INCOME QUALIFICATION

Introduction: I have worked on this project titled “Income Qualification” to fulfil mandatory criteria towards “Machine Learning” module of my PGP in Data Science course from Simplilearn.

Objective: To identify the level of income qualification needed for the families for social welfare program in Latin America.

Many social programs have a hard time ensuring that the right people are given enough aid. It’s tricky when a program focuses on the poorest segment of the population. This segment of the population can’t provide the necessary income and expense records to prove that they qualify.

In Latin America, a popular method called Proxy Means Test (PMT) uses an algorithm to verify income qualification. With PMT, agencies use a model that considers a family’s observable household attributes like the material of their walls and ceiling or the assets found in their homes to classify them and predict their level of need. While this is an improvement, accuracy remains a problem as the region’s population grows and poverty declines.

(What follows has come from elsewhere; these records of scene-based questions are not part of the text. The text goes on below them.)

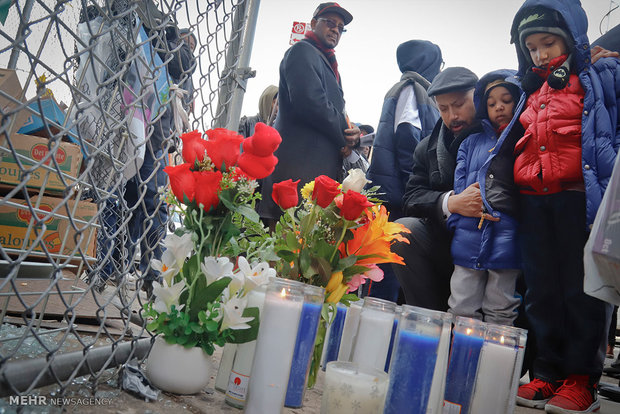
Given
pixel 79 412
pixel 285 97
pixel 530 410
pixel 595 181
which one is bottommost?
pixel 530 410

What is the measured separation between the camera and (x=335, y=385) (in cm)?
90

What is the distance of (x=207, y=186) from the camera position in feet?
3.31

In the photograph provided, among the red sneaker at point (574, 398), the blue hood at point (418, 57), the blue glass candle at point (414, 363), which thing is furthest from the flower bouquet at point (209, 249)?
the blue hood at point (418, 57)

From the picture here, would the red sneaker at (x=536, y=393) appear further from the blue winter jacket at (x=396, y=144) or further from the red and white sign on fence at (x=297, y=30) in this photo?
the red and white sign on fence at (x=297, y=30)

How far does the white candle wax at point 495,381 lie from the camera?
103 cm

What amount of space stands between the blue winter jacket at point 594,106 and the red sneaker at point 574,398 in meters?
0.65

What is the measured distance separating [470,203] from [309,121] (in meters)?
1.04

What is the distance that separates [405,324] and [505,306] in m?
1.28

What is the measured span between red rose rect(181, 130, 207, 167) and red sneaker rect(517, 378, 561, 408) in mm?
1636

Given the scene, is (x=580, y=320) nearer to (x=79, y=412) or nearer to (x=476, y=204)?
(x=476, y=204)

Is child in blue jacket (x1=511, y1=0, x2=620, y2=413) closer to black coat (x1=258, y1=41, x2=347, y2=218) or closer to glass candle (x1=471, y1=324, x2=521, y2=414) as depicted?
glass candle (x1=471, y1=324, x2=521, y2=414)

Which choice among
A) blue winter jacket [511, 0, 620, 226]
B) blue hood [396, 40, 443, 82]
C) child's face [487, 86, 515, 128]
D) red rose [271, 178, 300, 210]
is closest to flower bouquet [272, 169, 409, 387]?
red rose [271, 178, 300, 210]

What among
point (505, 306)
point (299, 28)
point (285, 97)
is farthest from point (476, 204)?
point (299, 28)

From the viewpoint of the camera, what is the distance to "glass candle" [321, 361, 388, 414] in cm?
88
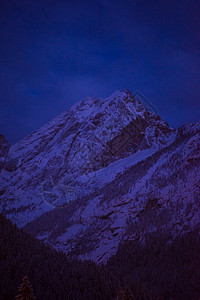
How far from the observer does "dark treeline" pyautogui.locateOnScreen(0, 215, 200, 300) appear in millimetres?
44219

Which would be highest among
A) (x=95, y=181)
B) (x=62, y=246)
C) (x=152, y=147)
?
(x=152, y=147)

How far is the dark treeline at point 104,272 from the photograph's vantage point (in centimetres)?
4422

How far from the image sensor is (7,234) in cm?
5672

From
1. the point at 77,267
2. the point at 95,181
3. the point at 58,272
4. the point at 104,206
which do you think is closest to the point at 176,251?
the point at 77,267

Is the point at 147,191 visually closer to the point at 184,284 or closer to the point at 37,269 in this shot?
the point at 184,284

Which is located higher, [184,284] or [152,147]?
[152,147]

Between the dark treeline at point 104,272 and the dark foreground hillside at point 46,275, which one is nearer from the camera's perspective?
the dark foreground hillside at point 46,275

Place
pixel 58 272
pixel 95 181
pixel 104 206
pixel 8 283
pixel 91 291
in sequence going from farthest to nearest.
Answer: pixel 95 181, pixel 104 206, pixel 58 272, pixel 91 291, pixel 8 283

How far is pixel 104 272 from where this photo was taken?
54406mm

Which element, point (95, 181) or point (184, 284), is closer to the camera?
point (184, 284)

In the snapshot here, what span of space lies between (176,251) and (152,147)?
121 meters

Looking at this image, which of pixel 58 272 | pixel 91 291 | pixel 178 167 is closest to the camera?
pixel 91 291

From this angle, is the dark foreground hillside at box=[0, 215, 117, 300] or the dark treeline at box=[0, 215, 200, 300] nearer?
the dark foreground hillside at box=[0, 215, 117, 300]

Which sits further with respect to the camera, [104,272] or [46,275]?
[104,272]
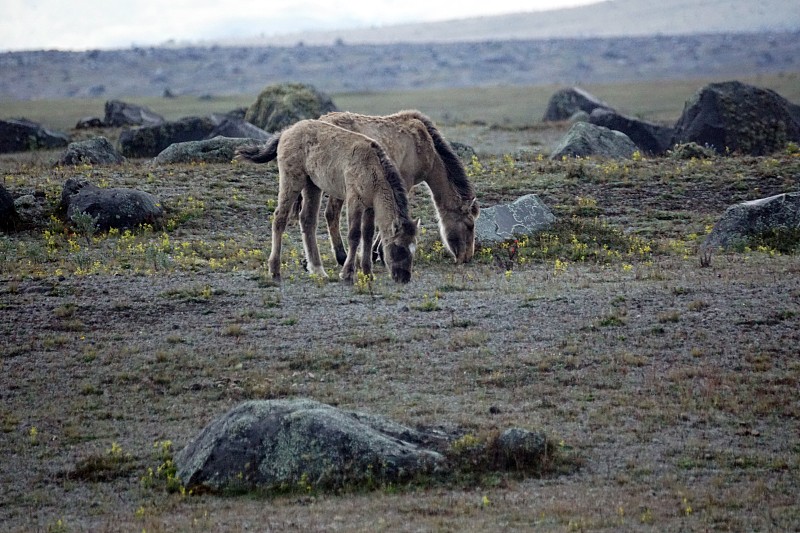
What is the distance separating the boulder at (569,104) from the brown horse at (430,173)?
89.3ft

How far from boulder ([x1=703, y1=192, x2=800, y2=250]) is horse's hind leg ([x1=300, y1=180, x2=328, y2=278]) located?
6.63m

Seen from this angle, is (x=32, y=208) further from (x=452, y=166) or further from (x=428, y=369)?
(x=428, y=369)

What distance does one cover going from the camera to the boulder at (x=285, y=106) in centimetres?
3547

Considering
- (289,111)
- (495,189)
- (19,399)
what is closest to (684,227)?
(495,189)

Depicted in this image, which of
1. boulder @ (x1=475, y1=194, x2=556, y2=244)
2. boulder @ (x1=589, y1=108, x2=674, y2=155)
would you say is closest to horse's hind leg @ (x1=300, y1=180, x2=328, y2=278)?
boulder @ (x1=475, y1=194, x2=556, y2=244)

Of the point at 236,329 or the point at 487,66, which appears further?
the point at 487,66

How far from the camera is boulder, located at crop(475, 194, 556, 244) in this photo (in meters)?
17.9

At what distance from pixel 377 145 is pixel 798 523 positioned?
8.72 m

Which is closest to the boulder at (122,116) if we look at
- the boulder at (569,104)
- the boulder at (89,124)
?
the boulder at (89,124)

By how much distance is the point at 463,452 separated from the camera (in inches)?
372

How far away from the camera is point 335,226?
16.6m

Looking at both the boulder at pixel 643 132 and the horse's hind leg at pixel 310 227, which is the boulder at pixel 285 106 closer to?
the boulder at pixel 643 132

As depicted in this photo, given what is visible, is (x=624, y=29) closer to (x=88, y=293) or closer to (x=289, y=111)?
(x=289, y=111)

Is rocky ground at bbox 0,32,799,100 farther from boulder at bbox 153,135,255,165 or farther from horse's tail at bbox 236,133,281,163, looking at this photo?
horse's tail at bbox 236,133,281,163
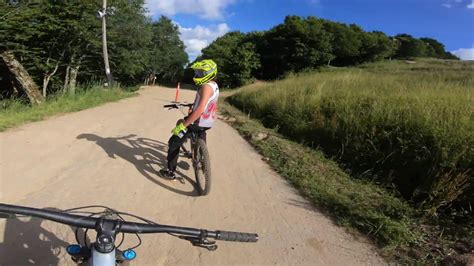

The Inter-American Development Bank (IDB) believes that new methods beyond traditional econometrics, based on a dataset of Costa Rican household characteristics, might help improve PMT’s performance. I used RandomForestClassifier in Python to create model for predicting income level and used GridSearchCV to improve model performance. I also used Matplotlib and Seaborn to visualize data.

Project Description:

Understand input dataset since dataset is huge and contains 143 columns and 9557 observations altogether in training data provided.
Pre-processing of data including missing value treatment in various columns.
Checking and dropping one of the highly correlated feature pairs in household and individual features in dataset.
Convert object type variables into numerical data.
Creating Machine Learning model with Random Forest Classifier.
Evaluate performance of model using various metrics such as confusion matrix and classification report.
Improving model performance using GridSearchCV.
Finally finding important features among predictor and their importance in model performance.

Tools used: This project was done in Python language and popular libraries like Pandas, Numpy, Matplotlib, Seaborn, RandomForest Classifier, GridSearchCV were used in this project.